Der Pfaffenhofener Trachtenverein „Ilmtaler“ hat allen Grund zu feiern, denn er blickt auf 100 Jahre Vereinsgeschichte zurück. Gegründet wurde der Verein 1926, nachdem fünf Schuhplattler im Kramerbräusaal das Publikum begeisterten. Ihr Auftritt war nicht nur unterhaltsam, sondern auch der Funke, der die Gründung des Schuhplattlervereins „Die lustigen Ilmtaler“ entzündete. Das Motto des Vereins, „Treu dem alten Brauch!“, verweist auf die tiefe Verwurzelung mit der bayerischen Tradition und dem Bestreben, die Gebirgstrachten zu bewahren.
Die Impulse zur Erhaltung der bayerischen Tracht kommen schon seit dem 19. Jahrhundert von Persönlichkeiten wie Prinzregent Luitpold, der die Bedeutung der Trachten für die bayerische Identität erkannte. Mit der Gründung der „Ilmtaler“ durch Hans Schmid und Xaver Neufeld sind wir in die Ära der Trachtenbewegung eingetaucht, die als Teil der bayerischen Tradition von großer Bedeutung ist.

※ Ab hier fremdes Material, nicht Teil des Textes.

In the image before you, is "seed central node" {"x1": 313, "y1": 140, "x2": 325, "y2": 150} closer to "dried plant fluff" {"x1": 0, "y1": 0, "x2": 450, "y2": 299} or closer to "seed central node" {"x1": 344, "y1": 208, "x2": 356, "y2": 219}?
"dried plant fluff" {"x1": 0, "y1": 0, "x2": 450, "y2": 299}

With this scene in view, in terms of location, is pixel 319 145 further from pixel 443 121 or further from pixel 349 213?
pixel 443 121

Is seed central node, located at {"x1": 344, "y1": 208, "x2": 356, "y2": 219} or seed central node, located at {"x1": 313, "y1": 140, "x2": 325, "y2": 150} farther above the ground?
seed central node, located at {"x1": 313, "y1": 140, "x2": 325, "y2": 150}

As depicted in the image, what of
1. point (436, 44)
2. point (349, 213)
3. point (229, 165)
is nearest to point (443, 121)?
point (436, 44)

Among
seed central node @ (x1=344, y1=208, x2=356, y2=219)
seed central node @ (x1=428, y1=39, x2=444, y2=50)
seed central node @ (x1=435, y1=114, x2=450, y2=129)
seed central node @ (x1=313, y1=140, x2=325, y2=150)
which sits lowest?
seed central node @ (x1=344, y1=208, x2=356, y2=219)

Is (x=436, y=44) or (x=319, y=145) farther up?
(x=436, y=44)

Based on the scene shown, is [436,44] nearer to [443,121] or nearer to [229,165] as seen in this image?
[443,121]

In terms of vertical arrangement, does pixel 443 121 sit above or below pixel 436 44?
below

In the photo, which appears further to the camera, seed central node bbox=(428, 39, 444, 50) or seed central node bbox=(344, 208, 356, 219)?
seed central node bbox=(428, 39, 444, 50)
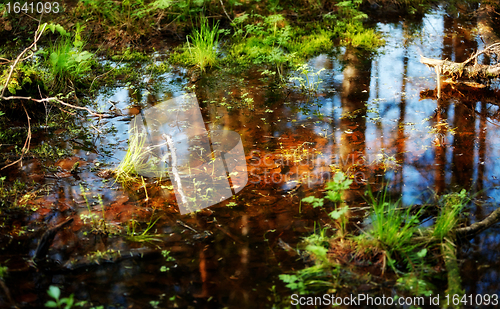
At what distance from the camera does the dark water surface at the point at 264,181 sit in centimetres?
265

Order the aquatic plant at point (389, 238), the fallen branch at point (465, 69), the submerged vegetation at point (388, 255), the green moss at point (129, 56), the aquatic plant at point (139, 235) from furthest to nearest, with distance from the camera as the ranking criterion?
the green moss at point (129, 56) < the fallen branch at point (465, 69) < the aquatic plant at point (139, 235) < the aquatic plant at point (389, 238) < the submerged vegetation at point (388, 255)

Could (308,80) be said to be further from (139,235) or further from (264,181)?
(139,235)

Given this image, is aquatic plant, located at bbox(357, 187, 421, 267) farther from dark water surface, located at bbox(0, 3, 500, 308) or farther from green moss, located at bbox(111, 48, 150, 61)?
green moss, located at bbox(111, 48, 150, 61)

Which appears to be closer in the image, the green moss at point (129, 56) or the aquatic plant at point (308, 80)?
the aquatic plant at point (308, 80)

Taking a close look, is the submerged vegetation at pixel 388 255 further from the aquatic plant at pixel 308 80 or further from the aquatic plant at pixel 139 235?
the aquatic plant at pixel 308 80

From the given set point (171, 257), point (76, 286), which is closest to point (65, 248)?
point (76, 286)

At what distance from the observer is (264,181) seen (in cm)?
387

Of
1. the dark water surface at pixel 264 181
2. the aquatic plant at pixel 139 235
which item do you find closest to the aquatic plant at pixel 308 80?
the dark water surface at pixel 264 181

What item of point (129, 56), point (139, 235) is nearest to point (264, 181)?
point (139, 235)

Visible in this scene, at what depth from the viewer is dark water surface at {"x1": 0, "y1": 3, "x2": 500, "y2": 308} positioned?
2.65 m

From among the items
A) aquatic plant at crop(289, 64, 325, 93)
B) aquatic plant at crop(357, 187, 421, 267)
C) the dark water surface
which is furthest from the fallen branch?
aquatic plant at crop(357, 187, 421, 267)

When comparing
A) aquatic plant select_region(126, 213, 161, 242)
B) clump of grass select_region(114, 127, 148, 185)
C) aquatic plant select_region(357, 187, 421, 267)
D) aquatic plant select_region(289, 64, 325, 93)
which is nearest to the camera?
aquatic plant select_region(357, 187, 421, 267)

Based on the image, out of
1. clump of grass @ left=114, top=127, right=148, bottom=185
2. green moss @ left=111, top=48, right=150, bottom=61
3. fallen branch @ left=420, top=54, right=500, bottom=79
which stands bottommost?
clump of grass @ left=114, top=127, right=148, bottom=185

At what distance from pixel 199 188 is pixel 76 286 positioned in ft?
4.84
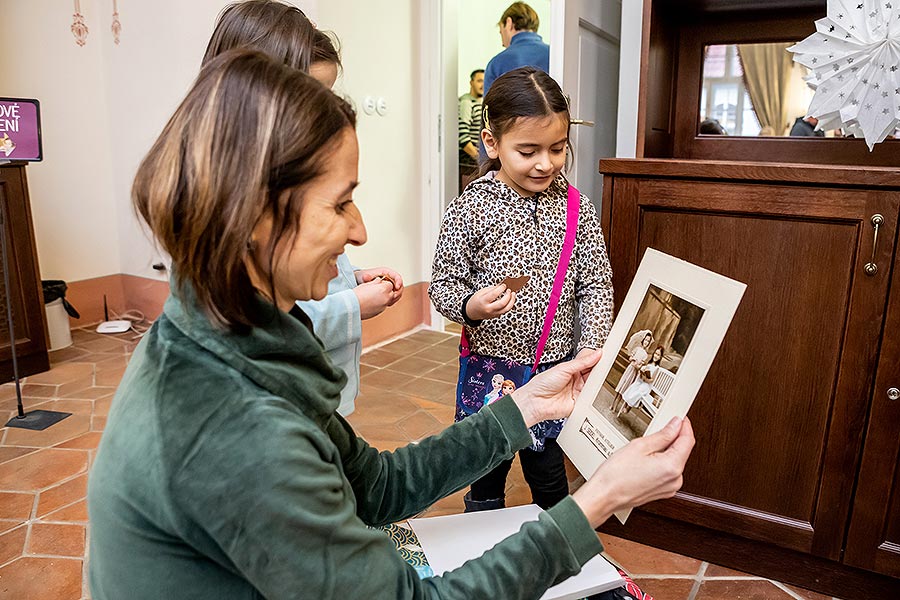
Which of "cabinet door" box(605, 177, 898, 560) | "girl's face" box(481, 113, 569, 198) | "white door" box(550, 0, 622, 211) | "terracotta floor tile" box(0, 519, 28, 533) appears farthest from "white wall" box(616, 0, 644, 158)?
"terracotta floor tile" box(0, 519, 28, 533)

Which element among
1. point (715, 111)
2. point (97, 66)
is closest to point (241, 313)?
point (715, 111)

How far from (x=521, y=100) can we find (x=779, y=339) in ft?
2.81

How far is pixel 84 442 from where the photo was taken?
2.70 meters

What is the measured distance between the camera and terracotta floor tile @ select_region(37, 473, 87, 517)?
226 centimetres

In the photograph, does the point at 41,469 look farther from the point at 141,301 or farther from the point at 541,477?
the point at 141,301

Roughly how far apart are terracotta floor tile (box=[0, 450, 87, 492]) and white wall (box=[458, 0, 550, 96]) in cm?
444

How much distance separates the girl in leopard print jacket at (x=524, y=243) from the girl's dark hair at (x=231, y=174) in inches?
37.7

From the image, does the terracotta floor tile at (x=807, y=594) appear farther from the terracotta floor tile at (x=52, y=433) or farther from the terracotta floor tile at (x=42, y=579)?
the terracotta floor tile at (x=52, y=433)

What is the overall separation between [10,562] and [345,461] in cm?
155

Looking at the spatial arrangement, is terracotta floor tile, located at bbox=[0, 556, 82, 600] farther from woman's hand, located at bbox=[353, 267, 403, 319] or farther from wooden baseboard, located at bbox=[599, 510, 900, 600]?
wooden baseboard, located at bbox=[599, 510, 900, 600]

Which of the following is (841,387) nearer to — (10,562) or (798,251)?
(798,251)

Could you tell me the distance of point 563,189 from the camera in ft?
5.82

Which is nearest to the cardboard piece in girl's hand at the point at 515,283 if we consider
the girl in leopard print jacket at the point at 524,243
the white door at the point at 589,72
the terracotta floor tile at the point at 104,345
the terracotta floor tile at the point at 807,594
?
the girl in leopard print jacket at the point at 524,243

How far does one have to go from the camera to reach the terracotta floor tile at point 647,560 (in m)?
1.93
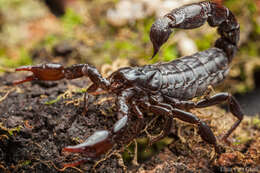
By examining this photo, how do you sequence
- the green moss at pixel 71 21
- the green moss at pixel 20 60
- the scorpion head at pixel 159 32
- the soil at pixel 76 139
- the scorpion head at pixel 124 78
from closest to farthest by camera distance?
the scorpion head at pixel 159 32 < the soil at pixel 76 139 < the scorpion head at pixel 124 78 < the green moss at pixel 20 60 < the green moss at pixel 71 21

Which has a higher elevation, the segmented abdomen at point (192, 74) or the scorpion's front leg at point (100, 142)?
the segmented abdomen at point (192, 74)

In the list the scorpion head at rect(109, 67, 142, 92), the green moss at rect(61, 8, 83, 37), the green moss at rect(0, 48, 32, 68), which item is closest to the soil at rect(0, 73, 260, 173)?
the scorpion head at rect(109, 67, 142, 92)

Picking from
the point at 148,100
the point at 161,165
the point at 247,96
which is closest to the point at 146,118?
the point at 148,100

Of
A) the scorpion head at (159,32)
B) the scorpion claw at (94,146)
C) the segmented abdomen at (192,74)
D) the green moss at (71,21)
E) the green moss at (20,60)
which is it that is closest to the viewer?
the scorpion claw at (94,146)

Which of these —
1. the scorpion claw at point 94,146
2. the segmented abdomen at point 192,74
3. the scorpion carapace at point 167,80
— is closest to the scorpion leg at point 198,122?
the scorpion carapace at point 167,80

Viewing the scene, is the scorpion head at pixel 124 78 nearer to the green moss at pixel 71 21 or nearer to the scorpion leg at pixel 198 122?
the scorpion leg at pixel 198 122

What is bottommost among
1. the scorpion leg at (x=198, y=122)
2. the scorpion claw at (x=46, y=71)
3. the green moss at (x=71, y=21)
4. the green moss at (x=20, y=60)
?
the scorpion leg at (x=198, y=122)

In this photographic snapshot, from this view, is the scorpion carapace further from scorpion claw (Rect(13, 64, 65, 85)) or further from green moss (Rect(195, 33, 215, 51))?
green moss (Rect(195, 33, 215, 51))

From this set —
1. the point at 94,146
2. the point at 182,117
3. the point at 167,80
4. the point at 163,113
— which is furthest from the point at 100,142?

Ein Blick zurück auf die Vereinsgeschichte
Die Fahnenweihe, die 1928 während des 3. Donaugaufestes stattfand, markierte einen wichtigen Meilenstein in der Geschichte des Vereins. Mit dem Leitmotiv „Was unsre Väter ehrten, sei uns heilig, so lang vom Himmel strahlen Weiß und Blau!“ wurde eine starke Verbindung zur Trachtendoktrin geschaffen. Auch nach den Turbulenzen des Zweiten Weltkriegs (1939–1945) blieben die „Ilmtaler“ am Ball und erweckten die Traditionen wieder zum Leben. Ein Höhepunkt war ein Heimatabend während des Volksfests im Jahr 1951, bei dem die Zuschauer von altbayerischen Tänzen und einem Haberfeldtreiben begeistert waren.
1952 feierte der Verein sein 25-jähriges Bestehen mit einem großen Trachtenfest, das mehr als 12.000 Menschen anzog. Ein herausragendes Ereignis war die Weihe einer neuen Fahne im Jahr 1962, ein weiterer Beweis für den ungebrochenen Zusammenhalt und die Leidenschaft der Mitglieder. Während die älteren Mitglieder vor allem die heimische Tracht bevorzugen, ist bei der Jugend die Gebirgstracht hoch im Kurs, was die Diversität der bayerischen Trachtenlandschaft unterstreicht.
Volksmusik als Teil der Tradition
Zudem spielt die Volksmusik eine zentrale Rolle in der bayerischen Kultur und wird das ganze Jahr über gelebt, nicht nur zur Weihnachtszeit. Wie auf isargau.bayern zu lesen ist, gehört zu den beliebten Musikstilen die Polka, der Platter und der Zwiefache. Besonders in der Adventszeit schafft die Volksmusik eine gemütliche und heimelige Atmosphäre, während sie in den anderen Jahreszeiten lebhafter erklingt. Gruppen und Ensembles proben das ganze Jahr und treten dann beispielsweise auf Weihnachtsmärkten oder bei Vereinsfeiern auf.
Die Volksmusik ist ganz stark durch den kirchlichen Jahresablauf geprägt, was sich auch auf die Art der dargebotenen Musik auswirkt. In der Advents- und Fastenzeit wird traditionell nicht getanzt. Dennoch ist die Vielfalt und Lebendigkeit der bayerischen Musiklandschaft ein fester Bestandteil des kulturellen Lebens und sorgt für Freude und Zusammenhalt.
Die „Ilmtaler“ setzen ihr Engagement für die bayerische Tracht bis heute fort und sind ein fester Bestandteil der Veranstaltungen in und um Pfaffenhofen. Ihr Bestreben, das Brauchtum lebendig zu halten, ist nicht nur ein Blickfang für die Zuschauer, sondern auch ein wunderschönes Erbe, das von Generation zu Generation weitergegeben wird.